I found a message in a bottle tonight. A green glass bottle stuffed with tokens and messages. One of the notes was even tied in a cylinder with a pretty purple bow. Naturally, I was intrigued, but I hesitated to open the bottle. I certainly wasn't expecting to find a message in a bottle when I stepped into the river with only forty five minutes of the last vestiges of daylight left. I set the bottle up on the gravel riverbank to mark my trail through the willows and stomped and slipped my way up the edge of the Stink Hole. I had come to the river, not to receive anonymous messages passively drifted in the currents, but rather to send a message to bright summer steelhead: "eat my fly..."

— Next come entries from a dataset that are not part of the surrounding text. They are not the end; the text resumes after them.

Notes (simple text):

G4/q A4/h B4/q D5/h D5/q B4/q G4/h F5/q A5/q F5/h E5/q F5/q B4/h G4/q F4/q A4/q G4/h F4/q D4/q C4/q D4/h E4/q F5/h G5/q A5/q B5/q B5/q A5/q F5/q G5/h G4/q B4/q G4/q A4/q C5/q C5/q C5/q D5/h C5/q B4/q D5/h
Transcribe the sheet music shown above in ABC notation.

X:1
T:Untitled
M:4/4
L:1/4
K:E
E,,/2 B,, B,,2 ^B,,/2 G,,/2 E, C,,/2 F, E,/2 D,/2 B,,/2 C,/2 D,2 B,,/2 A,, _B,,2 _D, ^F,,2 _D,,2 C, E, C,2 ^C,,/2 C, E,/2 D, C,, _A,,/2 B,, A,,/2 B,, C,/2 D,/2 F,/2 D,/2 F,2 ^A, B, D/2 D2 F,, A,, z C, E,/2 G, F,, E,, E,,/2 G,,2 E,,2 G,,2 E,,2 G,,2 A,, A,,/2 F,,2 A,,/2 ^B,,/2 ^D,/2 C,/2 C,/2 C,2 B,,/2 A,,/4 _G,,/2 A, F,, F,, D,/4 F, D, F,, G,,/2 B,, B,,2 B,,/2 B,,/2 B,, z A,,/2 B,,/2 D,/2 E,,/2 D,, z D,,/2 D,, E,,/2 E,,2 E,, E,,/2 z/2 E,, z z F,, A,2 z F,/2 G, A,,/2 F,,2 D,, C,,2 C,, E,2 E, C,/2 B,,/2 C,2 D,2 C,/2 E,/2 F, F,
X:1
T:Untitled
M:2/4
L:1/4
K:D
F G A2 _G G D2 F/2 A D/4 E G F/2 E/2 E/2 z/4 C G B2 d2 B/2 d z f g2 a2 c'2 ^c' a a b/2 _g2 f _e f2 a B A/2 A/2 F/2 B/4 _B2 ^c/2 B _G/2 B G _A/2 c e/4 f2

Sometimes, when you have been fishing for long enough, you know when a little magic is about to happen. Tonight, I had already found a bottle with intact messages inside. That certainly doesn't happen every day. The Stink Hole isn't the most glamorous steelhead run on the Clearwater, but it is popular. Only tonight, with thunderstorms rolling through the valley, I had the river all to myself. With the hissing of cars on a rain soaked highway behind me, and the constant drone of the machinery of the paper mill in front of me, this part of the river does have a certain charm, but it certainly isn't the same as some wilderness reach of the John Day, Salmon, or Deschutes. Tonight though, flashes of lightning streaked from cloud to cloud off in the distance and the sunset glowed something near the color of peach flesh beneath a dark wall of storm clouds. A constant drip of big, warm summer rain drops eventually drove me to pull up my hood. This was a fishy night.
The previous passage might lead you to believe that I was about to have an epic evening. Forty five minutes of grab after grab after grip after grin. Well, not exactly, but about half the way down the run, and about half way through the wide swing of my fly, I felt the line stop and get tight. Then it started again, and then it stopped once more and started to throb. Fish on; big smile on my face. Haha! All those dudes with fancy plastic clothes didn't want to get their new truck muddy (more likely, they thought better of testing the ability of a 13 foot graphite rod to conduct static electricity). The most popular early -season hole on the whole river all to myself, and a fish on. I had given my little boy a good night hug only 20 minutes before. Bliss.
It wasn't meant to last. After a brief minute of battle, the fish gave me one great thrash on the river's surface in the middle of the current to let me know I really was connected with a steelhead, then he made one good run and threw the hook. Pop Pop would have definitely said "better to have hooked and lost than to have never have hooked at all." That sentiment couldn't be truer for steelhead. All those casts, all those steps, mends, and all that time... and what is the thing you fantasize about the most? That moment you feel that grab, the second your line stops, the instant spey casting for steelhead goes from the most meditative and relaxing sport on the planet, to one of the most exciting. That said, nobody likes to lose a fish. I cursed and slapped my line back down on the water in front of me, but I was smiling the whole time. I certainly don't want losing fish to become a habit, but you never can be angry when a steelhead gives you a taste of their addictive tug drug.
So I finished out the run. No second chances, only more rain and darkness so complete it was getting harder and harder to know the anchor for my cast was in the right place. Best call it then so as to not put a #6 salmon hook in my eye.
My finish line was a green bottle, neck decorated in gold foil, glass full of notes and trinkets. I reeled in, stowed the fly, and grabbed the bottle before I slogged back to my pickup truck.
I didn't open the bottle until I was in dry clothes and sitting at my kitchen table. The first note that fell out said the following:
"Dear Char, I wish we could have seen you before you left. I'm happy that your not in pain anymore. I can't wait to reunite when I come to Heaven. I bet it will be lots brighter with you there! Thanks for lighting up this world with your cheerfulness, Char. Rest in peace. I love you. ~Lacey~"
More beautiful words have rarely been said about the loss of a friend. The rest of the notes I could extract had the same tone of fond memories and a catharsis of grieving. Each had their own poetry and came from all of Char's family, including the very youngest members of the pack. I've no idea the full
symbolism of the trinkets in the bottle - a length of parachute cord, a handful of bone shaped candies, a stick of cinnamon gum, a little lock of golden hair - but weren't meant for me, they were keepsakes for Char.
It occurs to me that maybe I hadn't hooked a steelhead tonight. Maybe it was Char's spirit trying to tell me the gifts in the bottle weren't meant for me. Maybe Char was reminding me the best things in life, including love (and the tug of a big fish), aren't to be taken for granted, because they don't last forever (except, perhaps, in a heaven made brighter by the presence of our friends).
So out of respect for the river spirit that got away from me tonight, I am going to kiss my sleeping baby on the head, then take that green glass bottle, messages and trinkets stowed safely back inside, and return it to the river. Before I do, I am going to make one small addition to the bottle's contents: One size 6 Spawning Purple steelhead fly, which on this very night may or may not have briefly ensnared a Char and not a steelhead.